By Makeda Easter, Los Angeles Times on

Published in Entertainment News

A Calida Garcia Rawles signature painting of a woman peacefully submerged in water; a Xylor Jane rhythmic, kaleidoscope painting bursting with color; a Laurie Simmons photograph of a gold stopwatch with human legs - these are just a few of the works in a library of free, downloadable images created by the voter advocacy platform Vote.org.

Launched last week, the nonpartisan Plan Your Vote initiative features original and new iterations of preexisting work from more than 60 artists including Robert Longo, Sally Mann, Julie Mehretu, Marilyn Minter and Wangechi Mutu.

The goal is to provide a trove of shareable imagery to spread across social media the message about the importance of voting.

All of the art is stamped with a PlanYourVote.org graphic. The website provides state-specific voting information and tools to help people check their registration, register to vote, get election reminders and find their polling place.

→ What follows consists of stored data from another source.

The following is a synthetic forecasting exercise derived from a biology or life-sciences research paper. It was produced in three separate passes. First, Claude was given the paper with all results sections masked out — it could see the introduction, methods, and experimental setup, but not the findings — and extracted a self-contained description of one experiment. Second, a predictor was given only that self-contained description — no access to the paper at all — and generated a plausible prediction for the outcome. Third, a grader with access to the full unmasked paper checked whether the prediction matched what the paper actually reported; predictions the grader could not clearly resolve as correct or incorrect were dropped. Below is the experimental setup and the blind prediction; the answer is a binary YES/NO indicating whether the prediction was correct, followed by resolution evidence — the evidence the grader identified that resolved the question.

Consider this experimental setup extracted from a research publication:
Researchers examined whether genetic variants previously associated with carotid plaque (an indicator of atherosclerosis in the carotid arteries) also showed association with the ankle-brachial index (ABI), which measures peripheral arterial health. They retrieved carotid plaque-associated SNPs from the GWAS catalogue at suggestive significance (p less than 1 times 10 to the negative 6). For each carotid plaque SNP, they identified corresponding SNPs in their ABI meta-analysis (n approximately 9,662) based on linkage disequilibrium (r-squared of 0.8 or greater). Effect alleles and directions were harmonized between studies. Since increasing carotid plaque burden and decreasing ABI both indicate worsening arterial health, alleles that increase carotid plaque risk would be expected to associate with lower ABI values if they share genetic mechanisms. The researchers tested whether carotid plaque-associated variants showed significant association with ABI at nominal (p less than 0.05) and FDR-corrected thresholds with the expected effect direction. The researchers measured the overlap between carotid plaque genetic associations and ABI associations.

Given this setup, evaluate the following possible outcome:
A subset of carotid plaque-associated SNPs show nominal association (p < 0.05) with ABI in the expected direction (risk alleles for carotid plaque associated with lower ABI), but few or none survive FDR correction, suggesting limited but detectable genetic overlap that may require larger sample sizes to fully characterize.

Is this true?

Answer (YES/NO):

The initiative involves more than 50 art institutions, including the Underground Museum in L.A., the Los Angeles County Museum of Art and the Solomon R. Guggenheim Museum. They will share the art on their social media channels and promote the Vote.org platform on their websites.

The institutions and artists have a combined reach of 10 million followers on Instagram alone, said Vote.org Chief Executive Andrea Hailey, who added that about 60% of the people who use the platform are 35 and younger.


"In a landscape where people are constantly scrolling through Instagram and social media, there's something we can inject in there that's positive and beautiful and very human, that can connect people back to where we are in this moment and why voting is important," Hailey said.

Plan Your Vote Executive Director Christine Messineo began working on the project about two months ago. As an art professional - she's the director of L.A.'s Hannah Hoffman Gallery and a former partner at New York's Bortolami Gallery - she was looking for a way to make an impact.

Messineo reached out to Hailey, a childhood friend and art collector, and proposed a campaign that harnessed her art connections.

Vote.org is utilitarian, Messineo said. The organization has registered more than 4.7 million voters, verified 10.9 million voters' registration status and helped more than 4.3 million request their mail-in ballot.